*Written problem*.
Starting at the line that contains "What distance is" and continuing through the end of the lines, swap "viewer" for "observer" and give only those lines, otherwise unchanged. Leave the pictures out.
--- Start Entries provided ---
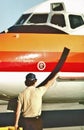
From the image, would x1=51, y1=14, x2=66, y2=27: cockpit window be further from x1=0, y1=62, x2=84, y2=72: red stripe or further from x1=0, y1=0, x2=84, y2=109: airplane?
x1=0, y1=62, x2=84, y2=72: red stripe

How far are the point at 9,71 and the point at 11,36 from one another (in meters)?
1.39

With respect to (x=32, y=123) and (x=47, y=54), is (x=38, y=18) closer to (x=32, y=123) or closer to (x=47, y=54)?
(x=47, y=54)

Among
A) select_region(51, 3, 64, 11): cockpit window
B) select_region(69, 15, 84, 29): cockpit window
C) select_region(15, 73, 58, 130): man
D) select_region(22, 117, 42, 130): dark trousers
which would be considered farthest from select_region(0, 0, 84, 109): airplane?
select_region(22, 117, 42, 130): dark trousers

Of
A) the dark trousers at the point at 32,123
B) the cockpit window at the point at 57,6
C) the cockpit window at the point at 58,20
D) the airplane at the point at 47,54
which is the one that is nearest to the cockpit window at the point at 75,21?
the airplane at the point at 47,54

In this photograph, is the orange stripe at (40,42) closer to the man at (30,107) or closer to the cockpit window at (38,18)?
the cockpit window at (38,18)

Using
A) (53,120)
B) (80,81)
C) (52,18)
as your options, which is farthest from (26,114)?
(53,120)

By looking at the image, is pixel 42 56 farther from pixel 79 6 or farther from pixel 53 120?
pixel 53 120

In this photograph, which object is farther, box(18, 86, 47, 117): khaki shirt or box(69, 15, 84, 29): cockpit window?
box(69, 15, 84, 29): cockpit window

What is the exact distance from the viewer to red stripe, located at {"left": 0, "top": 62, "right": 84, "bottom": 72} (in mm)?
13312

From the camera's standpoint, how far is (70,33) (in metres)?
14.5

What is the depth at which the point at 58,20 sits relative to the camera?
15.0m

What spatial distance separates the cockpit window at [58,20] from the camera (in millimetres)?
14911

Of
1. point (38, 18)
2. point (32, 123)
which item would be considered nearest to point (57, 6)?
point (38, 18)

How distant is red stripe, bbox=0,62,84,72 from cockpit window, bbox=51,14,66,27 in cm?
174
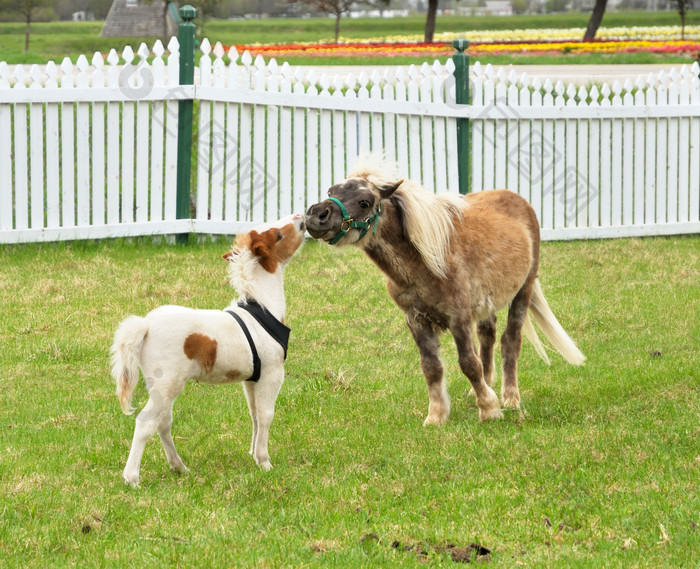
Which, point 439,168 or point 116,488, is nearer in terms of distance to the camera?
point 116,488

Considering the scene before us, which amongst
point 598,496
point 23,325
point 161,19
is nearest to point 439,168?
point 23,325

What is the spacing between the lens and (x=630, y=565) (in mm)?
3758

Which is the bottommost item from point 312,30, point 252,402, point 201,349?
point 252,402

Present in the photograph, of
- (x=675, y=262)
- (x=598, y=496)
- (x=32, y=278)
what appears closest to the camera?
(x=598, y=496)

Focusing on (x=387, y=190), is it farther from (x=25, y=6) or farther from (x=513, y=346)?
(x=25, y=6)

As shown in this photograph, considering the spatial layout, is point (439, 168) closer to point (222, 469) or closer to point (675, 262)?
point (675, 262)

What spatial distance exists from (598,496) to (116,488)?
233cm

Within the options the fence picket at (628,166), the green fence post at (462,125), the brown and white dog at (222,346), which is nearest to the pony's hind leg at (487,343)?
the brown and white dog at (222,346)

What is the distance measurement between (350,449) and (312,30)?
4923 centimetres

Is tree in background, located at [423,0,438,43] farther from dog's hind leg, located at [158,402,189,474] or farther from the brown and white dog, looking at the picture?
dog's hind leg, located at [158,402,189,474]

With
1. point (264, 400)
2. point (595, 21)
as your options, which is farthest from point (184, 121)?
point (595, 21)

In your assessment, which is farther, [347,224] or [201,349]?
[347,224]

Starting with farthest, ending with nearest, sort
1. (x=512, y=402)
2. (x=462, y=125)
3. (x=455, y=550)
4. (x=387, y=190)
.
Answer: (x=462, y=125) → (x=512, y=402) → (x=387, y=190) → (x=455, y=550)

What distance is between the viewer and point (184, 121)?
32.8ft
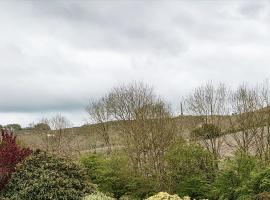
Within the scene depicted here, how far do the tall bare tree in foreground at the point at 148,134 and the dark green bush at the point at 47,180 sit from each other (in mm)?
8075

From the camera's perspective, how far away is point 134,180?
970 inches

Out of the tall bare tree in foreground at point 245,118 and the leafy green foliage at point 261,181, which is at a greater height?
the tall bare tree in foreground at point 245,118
--- End Entries provided ---
*Right answer*.
What distance is between the observer and point (184, 121)?
32.8ft
Within the scene depicted here, how far do the tall bare tree in foreground at the point at 148,134 and the dark green bush at the point at 47,180 sit from each other (in mm)?
8075

From the camera's perspective, how far away is point 134,180?
970 inches

Out of the tall bare tree in foreground at point 245,118 and the leafy green foliage at point 261,181, which is at a greater height?
the tall bare tree in foreground at point 245,118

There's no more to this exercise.